Ryerson University Library and Archives
Title: Productive Discomfort: Canadian Hooked Rugs and the Pedagogy of Unwelcome Mats
Description:
If the function of a welcome mat is to greet guests with niceties, what can an unwelcome mat offer? Common greetings like “welcome” and “home sweet home” can be found on the hooked rug objects placed on opposite sides of a doorway.
However, anti-racist, anti-colonial and feminist queer crip perspectives remind us that objects and spaces are never truly welcoming to all.
Spaces are not neutral and objects are not as benign as they may seem.

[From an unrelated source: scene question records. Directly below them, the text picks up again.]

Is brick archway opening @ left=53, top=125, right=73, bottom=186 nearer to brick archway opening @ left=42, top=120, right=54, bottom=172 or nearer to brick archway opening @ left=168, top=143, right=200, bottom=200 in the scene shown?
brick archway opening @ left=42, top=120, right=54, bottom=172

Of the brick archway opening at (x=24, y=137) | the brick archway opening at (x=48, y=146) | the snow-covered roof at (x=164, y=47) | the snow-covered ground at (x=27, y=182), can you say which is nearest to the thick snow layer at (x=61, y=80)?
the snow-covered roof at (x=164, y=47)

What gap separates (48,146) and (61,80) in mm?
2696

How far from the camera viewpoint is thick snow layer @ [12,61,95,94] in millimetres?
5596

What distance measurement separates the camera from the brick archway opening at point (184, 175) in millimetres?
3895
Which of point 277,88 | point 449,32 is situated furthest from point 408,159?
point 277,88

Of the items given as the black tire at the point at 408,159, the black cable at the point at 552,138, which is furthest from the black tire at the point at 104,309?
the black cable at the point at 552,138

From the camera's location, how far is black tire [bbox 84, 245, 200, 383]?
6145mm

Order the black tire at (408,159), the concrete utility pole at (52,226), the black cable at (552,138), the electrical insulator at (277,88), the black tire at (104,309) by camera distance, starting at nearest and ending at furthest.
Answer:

Hooked rugs are commonly understood as a Canadian folk art medium, a cultural product and a process of making that emerged with the settlement of British colonisers and European immigrants beginning in the 18th century in Maine and Nova Scotia.

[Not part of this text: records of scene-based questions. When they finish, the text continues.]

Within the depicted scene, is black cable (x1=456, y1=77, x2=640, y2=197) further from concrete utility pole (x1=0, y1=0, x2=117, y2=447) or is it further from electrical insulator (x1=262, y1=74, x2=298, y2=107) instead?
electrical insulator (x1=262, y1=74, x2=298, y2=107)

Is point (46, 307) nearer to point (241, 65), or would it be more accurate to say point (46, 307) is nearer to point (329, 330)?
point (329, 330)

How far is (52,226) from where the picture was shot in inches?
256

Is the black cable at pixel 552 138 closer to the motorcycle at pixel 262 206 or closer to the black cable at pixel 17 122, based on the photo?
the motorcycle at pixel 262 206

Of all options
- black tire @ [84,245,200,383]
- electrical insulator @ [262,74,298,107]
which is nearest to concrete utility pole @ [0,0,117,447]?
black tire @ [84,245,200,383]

This dissertation establishes how the material culture of rug hooking pedagogically contributes towards settler colonial logic and narratives.

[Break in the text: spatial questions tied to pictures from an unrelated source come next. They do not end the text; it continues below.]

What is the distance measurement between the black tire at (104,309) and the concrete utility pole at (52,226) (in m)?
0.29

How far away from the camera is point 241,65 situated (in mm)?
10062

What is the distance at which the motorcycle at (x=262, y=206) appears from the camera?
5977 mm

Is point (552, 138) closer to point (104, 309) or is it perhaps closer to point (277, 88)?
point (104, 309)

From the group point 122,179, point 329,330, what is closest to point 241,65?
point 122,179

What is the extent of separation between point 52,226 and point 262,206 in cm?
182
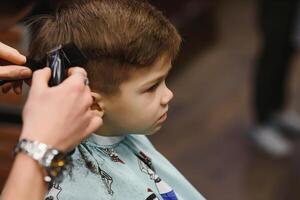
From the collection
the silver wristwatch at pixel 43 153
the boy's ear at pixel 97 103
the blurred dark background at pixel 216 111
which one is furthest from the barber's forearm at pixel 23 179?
the blurred dark background at pixel 216 111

In addition to exploring how rug hooking maintains settler colonial values and myths, I examine how arts-based research methods and specifically research-creation uniquely respond to and interrogate the colonial conventions found in rug hooking cultures.
Through the development and facilitation of a rug hooking exhibition featuring seven “unwelcome” rugs, this dissertation considers the potential of textile-based craft in drawing attention to how settler societies operate, and what confrontation and discomfort look like within the feminised and informal space of craft.
I posit the practice of socially based craft within a larger conversation of research-creation in the social sciences and humanities, and contribute to the theorization of artistic ways of knowing.
The project also includes a zine intended to be circulated amongst rug hooking communities and shares critical reflections about Canadian rug hooking.
Through the research process two key findings emerged: providing resources and paying people to learn craft is critical, and additionally the social space of craft is a place for critical learning informed by collaboration and co-making.
Acentral argument this dissertation posits is that the culture and social practice of rug hooking can reflect and circulate myths and doctrines related to the settlement of Canada and simultaneously operates as a site of resistance against colonial power and logic.